The controversial historian was arrested at Heathrow Airport last month on a European arrest warrant accusing him of racism and anti-Semitism. German prosecutors were forced to appeal to the High Court after Britain refused to hand him over.
Dr Toben’s solicitor, Kevin Lowry-Mullins, confirmed today that the appeal had been withdrawn and that he had signed a consent order with the German Government to end the case.
Mr Lowry-Mullins told The Times: “Dr Toben was released from custody yesterday. He’s over the moon.”
Lawyers acting for the German Government had argued that Dr Toben, 64, the founder and director of the revisionist Adelaide Institute, should be extradited to face trial for posting claims on its website that there was no mass murder of Jews by the Nazis.
Daphne Wickham, a judge at Westminster Magistrates Court, ruled that the warrant used to arrest the Australian as he travelled from America to Dubai was “vague and imprecise”. Dr Toben was unable to raise the imposed £100,000 bail, and remained in custody awaiting the German appeal.
Holocaust denial is illegal under Section 130 of the German criminal code, and offenders can face up to five years in jail, but the case caused unease in Britgain, where there is no such law.
Mr Lowry-Mullins said today: “The offence is not made out in the UK. If Dr Toben had been extradited back to Germany for Holocaust denial, which does not exist as an offence in this country, then we would have found ourselves in a situation where hypothetically, the Iranian Government could have asked for all the gay Iranian asylum-seekers to be extradited back to Iran.”

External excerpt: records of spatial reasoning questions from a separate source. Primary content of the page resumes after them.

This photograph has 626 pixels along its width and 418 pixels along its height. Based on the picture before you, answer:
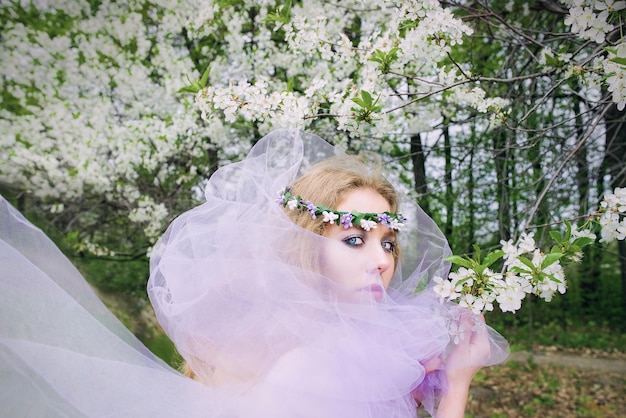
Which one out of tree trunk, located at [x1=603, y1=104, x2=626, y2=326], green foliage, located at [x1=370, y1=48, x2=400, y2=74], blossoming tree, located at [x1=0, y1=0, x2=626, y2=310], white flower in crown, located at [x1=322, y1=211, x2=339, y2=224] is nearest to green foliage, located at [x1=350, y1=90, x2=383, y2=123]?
green foliage, located at [x1=370, y1=48, x2=400, y2=74]

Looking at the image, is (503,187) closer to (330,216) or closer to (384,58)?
(384,58)

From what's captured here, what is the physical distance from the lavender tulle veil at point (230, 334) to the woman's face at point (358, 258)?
4cm

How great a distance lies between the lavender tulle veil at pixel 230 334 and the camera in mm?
1104

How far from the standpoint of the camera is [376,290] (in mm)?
1328

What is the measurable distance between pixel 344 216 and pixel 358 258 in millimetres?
144

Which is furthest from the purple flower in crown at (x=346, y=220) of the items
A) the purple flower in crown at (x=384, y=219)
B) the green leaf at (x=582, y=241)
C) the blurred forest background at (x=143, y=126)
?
the blurred forest background at (x=143, y=126)

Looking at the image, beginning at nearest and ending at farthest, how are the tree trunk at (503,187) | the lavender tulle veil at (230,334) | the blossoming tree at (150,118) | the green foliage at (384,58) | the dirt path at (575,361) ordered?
the lavender tulle veil at (230,334)
the green foliage at (384,58)
the tree trunk at (503,187)
the blossoming tree at (150,118)
the dirt path at (575,361)

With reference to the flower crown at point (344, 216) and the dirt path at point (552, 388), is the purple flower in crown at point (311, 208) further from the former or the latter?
the dirt path at point (552, 388)

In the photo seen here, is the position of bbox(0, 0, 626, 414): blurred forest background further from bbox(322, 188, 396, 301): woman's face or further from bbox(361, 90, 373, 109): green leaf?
bbox(322, 188, 396, 301): woman's face

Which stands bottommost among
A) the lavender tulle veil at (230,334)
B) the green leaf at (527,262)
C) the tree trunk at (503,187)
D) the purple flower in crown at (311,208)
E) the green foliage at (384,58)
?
the lavender tulle veil at (230,334)

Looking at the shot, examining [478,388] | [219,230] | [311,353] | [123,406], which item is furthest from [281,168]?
[478,388]

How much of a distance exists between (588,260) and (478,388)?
205 inches

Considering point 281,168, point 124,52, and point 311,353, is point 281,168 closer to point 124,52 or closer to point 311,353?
point 311,353

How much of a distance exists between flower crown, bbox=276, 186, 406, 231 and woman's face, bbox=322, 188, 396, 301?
0.02 metres
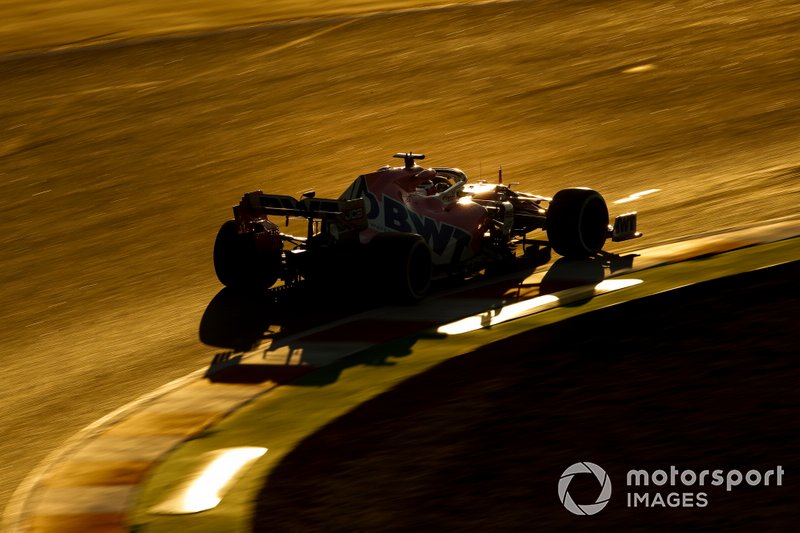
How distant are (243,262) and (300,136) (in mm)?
10015

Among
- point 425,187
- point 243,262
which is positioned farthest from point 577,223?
point 243,262

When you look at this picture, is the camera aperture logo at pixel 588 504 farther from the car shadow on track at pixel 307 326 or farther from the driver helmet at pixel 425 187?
the driver helmet at pixel 425 187

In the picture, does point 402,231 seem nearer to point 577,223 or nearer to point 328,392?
point 577,223

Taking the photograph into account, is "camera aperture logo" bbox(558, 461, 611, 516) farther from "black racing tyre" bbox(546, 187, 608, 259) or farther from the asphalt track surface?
"black racing tyre" bbox(546, 187, 608, 259)

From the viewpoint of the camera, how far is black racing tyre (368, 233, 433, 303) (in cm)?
1171

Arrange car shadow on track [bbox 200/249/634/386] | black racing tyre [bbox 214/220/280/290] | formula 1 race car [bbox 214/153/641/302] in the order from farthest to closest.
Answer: black racing tyre [bbox 214/220/280/290] < formula 1 race car [bbox 214/153/641/302] < car shadow on track [bbox 200/249/634/386]

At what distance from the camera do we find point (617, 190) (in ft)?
55.5

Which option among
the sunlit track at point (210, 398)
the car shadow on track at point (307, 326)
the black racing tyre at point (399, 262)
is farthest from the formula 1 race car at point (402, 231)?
the sunlit track at point (210, 398)

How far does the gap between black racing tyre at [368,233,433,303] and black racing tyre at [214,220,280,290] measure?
1.37 meters

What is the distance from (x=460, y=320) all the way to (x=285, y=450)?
3084mm

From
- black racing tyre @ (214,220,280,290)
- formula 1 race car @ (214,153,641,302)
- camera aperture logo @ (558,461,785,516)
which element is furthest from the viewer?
black racing tyre @ (214,220,280,290)

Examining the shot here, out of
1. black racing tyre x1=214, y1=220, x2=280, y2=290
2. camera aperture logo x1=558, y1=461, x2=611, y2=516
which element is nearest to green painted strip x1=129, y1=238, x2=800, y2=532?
camera aperture logo x1=558, y1=461, x2=611, y2=516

Mr Lowry-Mullins said that Germany's chief state prosecutor handling the case had been so confident of success at one point that he had bragged that Dr Toben would be in Germany for Christmas.
The solicitor said today he believed that the German Government had been shaken by comments he had made outside court after the discharge hearing. “I said, ‘We will go all the way to the House of Lords with this and let the House of Lords decide’.
“But when the draft extradition act passed through the House of Lords in 2002, one of the questions was what would happen if someone was arrested on a European arrest warrant to be extradited to a country where Holocaust denial is an offence.
“The response was, ‘No, that will never happen.’”
Mr Lowry-Mullins confirmed that Dr Toben was still in the UK waiting for the return of his passport.